I calculated the effects of both up and down-hills on Boston course, quite a few years ago and it was published in a little handout that went with the race packets. I have a copy of that somewhere. I also have formulas that make both up and downhill conversions in some programmable calculator somewhere around here. Seems that each % up hill slows you about 15 sec per mile and each % down gives you about 8 seconds per mile benefit, provided that you maintain the same energy expenditure. Another calculation I had showed about 12 sec per mile lost per % up. I've been tryng to get some runners to do another study on this. It isn't hard to do -- just run some repeated 5-min runs at different grades and calculate how big an increase you get in VO2 with each % grade. When we did this before I remember that different people respond differently -- some handle hills better than others (who may handle speed increases better than the hill people). A problem is that the up grade increases the cost so much that it is hard to run very fast, because the VO2 will go above max real quickly. So yu end up extrapolating from slower speeds and hope it applies at faster ones. I have done faster ones using Rate of Perceived Exertion and that can be done beyond max, but not ver exact
JT,
Interesting that you wrote about a 12-15 seconds difference in pace for every 1% uphill.

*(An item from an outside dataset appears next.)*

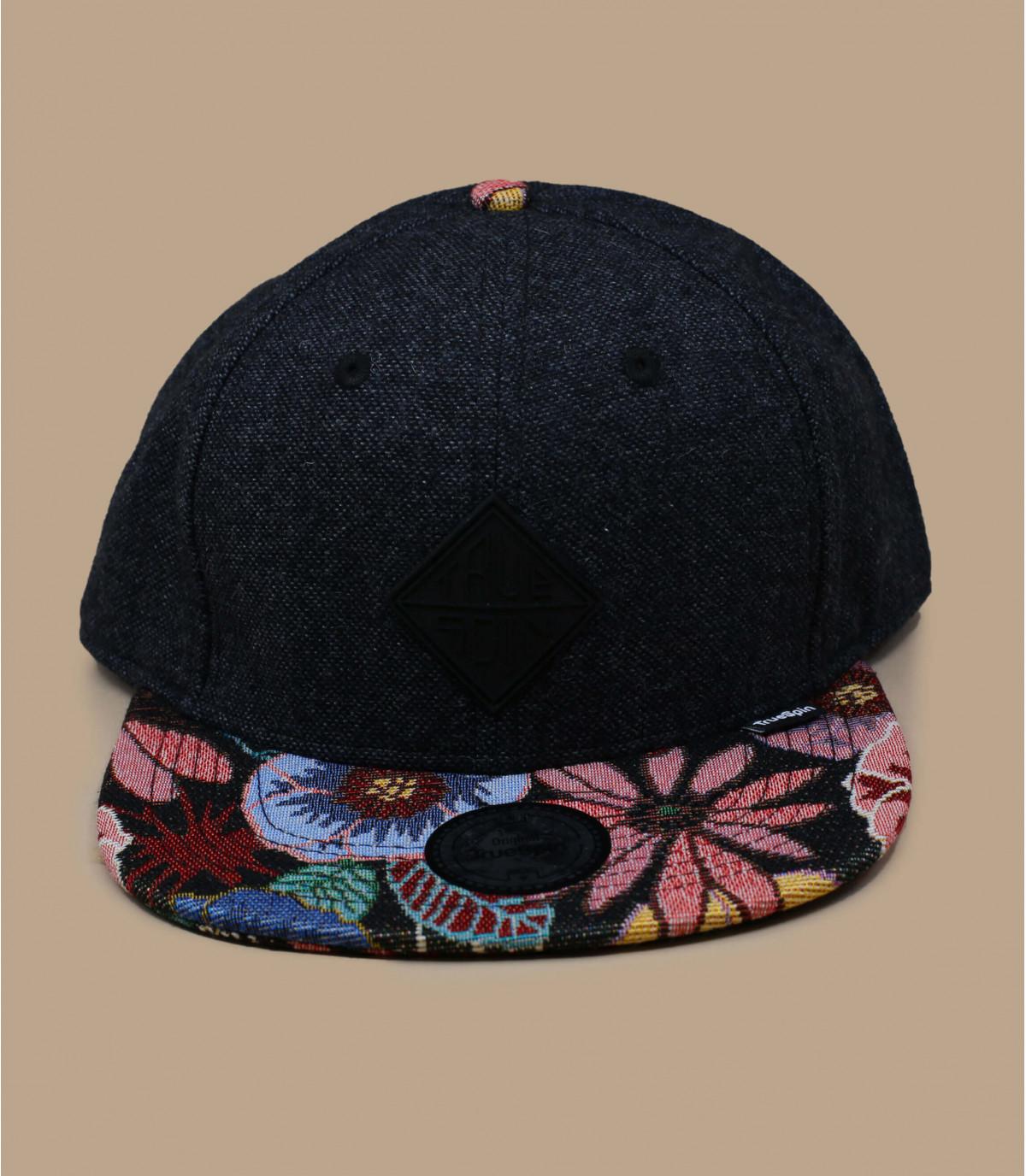snapback noir visière fleurs
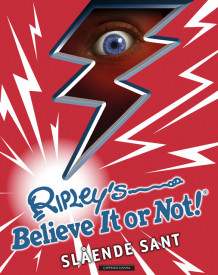 Ripley's Believe It or Not! Slående sant (Innbundet)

I wrote 12 seconds on my response above yours. In that response, I had written 15 seconds because of my personal obersvations, but I changed it to 12 seconds to be conservative. I recognized on a treadmill long ago that at pace slower than 9 mph I had a change in pace equivalency by about 15 seconds per mile, but at speeds faster than 9 mph I had 12-second equivalencies, especially in the 10-12 mph range. Tom S.
trail runner wrote:
A side note, on the previous page he stated that research showed that anyone running slower than 2:21 marathon pace (about 5:24 pace, I think) does not benefit from drafting. Interesting!
I'm sure there would be some benefit in a strong headwind.
According to Davies research, no advantage is gained by drafting until a runner reaches 18km per hour or 5:24 pace. Interesting, isn't it?
When hiking there is a general rule of thumb that i have heard (and has seemed to work fairly well in practice), that you add 1 mile of time for roughly every 1000 feet of elevation increase. Maybe this translates to running as well? Maybe a more precise number exists?
I think that rule is probably alright for the average, non-exerciser, when they hike, but it sure is far off for well-conditioned persons. Part of your hiking equation depends upon the terrain too. If it is rocky and poor footing, then slowing down occurs a lot, especially for non-fit persons. I lived in Colorado and hike up Long's Peak a few times. Most people left at 4 AM to reach the top by noon and then returned by 8 pm. My ex-girlfriend and I would leave at 8 AM or later and be there by noon, stopping to eat and take pictures along the way of animals. We didn't hurry by our standards and were up there, rested for half an hour, looking at the scenery, and back by 4 pm. So, it seems to me that our pace was not slowed very much. I bet we slowed only 10-15% even though it was relatively steep in some sections and semi-steep in others. To a degree the severity of performance decline is due to general conditioning and to a degree specific conditioning. A lighter person climbs faster too, just like in cycling lighter people have advantages. I suspect that light, but strong runners slow far less than heavier runners that are of equal ability on the flats.